REA Group’s financial services arm – anchored by Mortgage Choice's roughly 1,120 brokers – recorded a strong quarter with a 21% year-on-year jump in settlements and ongoing gains in broker productivity.
The settlement surge at Mortgage Choice builds on an already impressive first-half trajectory. In the six months to December 2025, Mortgage Choice revenue increased 12%, with settlements rising 14% to $13.7 billion and submissions up 24% year-on-year. Today’s third-quarter data suggests that momentum continues to accelerate.
“REA Group’s third-quarter performance reflects our focus on enhancing our immersive consumer experiences, and increasing the value delivered to customers. The result was underpinned by double-digit revenue growth across our Australian businesses and strong double-digit yield growth in our core residential business,” said REA chief executive Cameron McIntyre.

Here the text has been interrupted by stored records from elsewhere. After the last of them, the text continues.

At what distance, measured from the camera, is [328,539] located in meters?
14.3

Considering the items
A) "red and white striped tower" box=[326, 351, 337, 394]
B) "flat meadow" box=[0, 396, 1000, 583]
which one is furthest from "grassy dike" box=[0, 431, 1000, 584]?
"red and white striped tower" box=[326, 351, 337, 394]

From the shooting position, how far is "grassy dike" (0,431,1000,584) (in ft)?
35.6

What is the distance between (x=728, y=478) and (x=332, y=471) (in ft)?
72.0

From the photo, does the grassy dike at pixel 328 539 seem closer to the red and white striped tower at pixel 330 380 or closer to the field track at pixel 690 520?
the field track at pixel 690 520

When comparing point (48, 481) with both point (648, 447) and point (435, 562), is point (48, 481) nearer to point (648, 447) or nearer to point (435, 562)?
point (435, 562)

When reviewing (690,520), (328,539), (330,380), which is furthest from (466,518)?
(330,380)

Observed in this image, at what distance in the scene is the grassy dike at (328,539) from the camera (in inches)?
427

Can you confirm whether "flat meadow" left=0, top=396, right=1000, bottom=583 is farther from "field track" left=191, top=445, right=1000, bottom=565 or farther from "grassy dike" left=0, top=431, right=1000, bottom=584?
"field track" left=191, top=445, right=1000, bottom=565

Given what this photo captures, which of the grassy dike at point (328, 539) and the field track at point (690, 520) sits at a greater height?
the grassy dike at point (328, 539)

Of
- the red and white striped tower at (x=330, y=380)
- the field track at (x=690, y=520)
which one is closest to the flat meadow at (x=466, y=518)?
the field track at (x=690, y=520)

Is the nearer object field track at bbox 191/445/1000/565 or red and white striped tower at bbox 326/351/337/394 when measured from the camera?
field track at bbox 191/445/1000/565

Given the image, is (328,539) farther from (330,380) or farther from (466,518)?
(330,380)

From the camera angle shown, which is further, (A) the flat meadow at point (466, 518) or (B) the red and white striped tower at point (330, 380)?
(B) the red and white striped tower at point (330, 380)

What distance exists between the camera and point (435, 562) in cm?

The financial services performance was all the more notable given that it came against a backdrop of global economic uncertainty and three interest rate rises that have weighed on broader consumer sentiment in recent months.
Technology is playing an increasingly central role in Mortgage Choice’s success.
In April, the group launched an AI-powered ‘Policy Search Tool’ within its Lending Toolkit platform, designed to help brokers navigate complex residential lending scenarios more efficiently.
The move reflects a broader industry push to use artificial intelligence to strip administrative burden from brokers and redirect their time toward client relationships – a theme that has dominated industry forums throughout 2026.
REA has also been aggressively expanding Mortgage Choice's commercial footprint.
In February, national commercial finance brokerage Simplicity Loans & Advisory sold a 70% stake to REA Group, a deal covered in detail by MPA, that positions the network to capture a greater share of the business-lending market at a time when commercial broker penetration remains well below the residential channel's dominant 77% market share.
On the listings side, residential revenue increased 12%. Buy revenue growth was driven by a 14% increase in yield and a 1% increase in national listings, while rent revenue growth was partially offset by a 2% decline in listings.
Sydney and Melbourne, the engine rooms of the residential mortgage market, both recorded listing growth in the quarter – up 4 and 7% respectively – providing further fuel for settlements in the months ahead.
Commercial revenue increased during the quarter (although REA Group did not specify by how much), driven by an average 7% price rise and higher listings.
“Strong underlying fundamentals supported the health of the property market and supply kept pace with buyer demand,” said McIntyre. “While global events and interest rate increases impacted broader economic sentiment, listing activity in the two largest property markets, Sydney and Melbourne, remained strong.”
REA Group has also lowered its full-year cost guidance on Thursday, now expecting group operating costs to rise only low to mid single digits, an improvement that should help protect margin in the financial services division as broker payout rates remain elevated.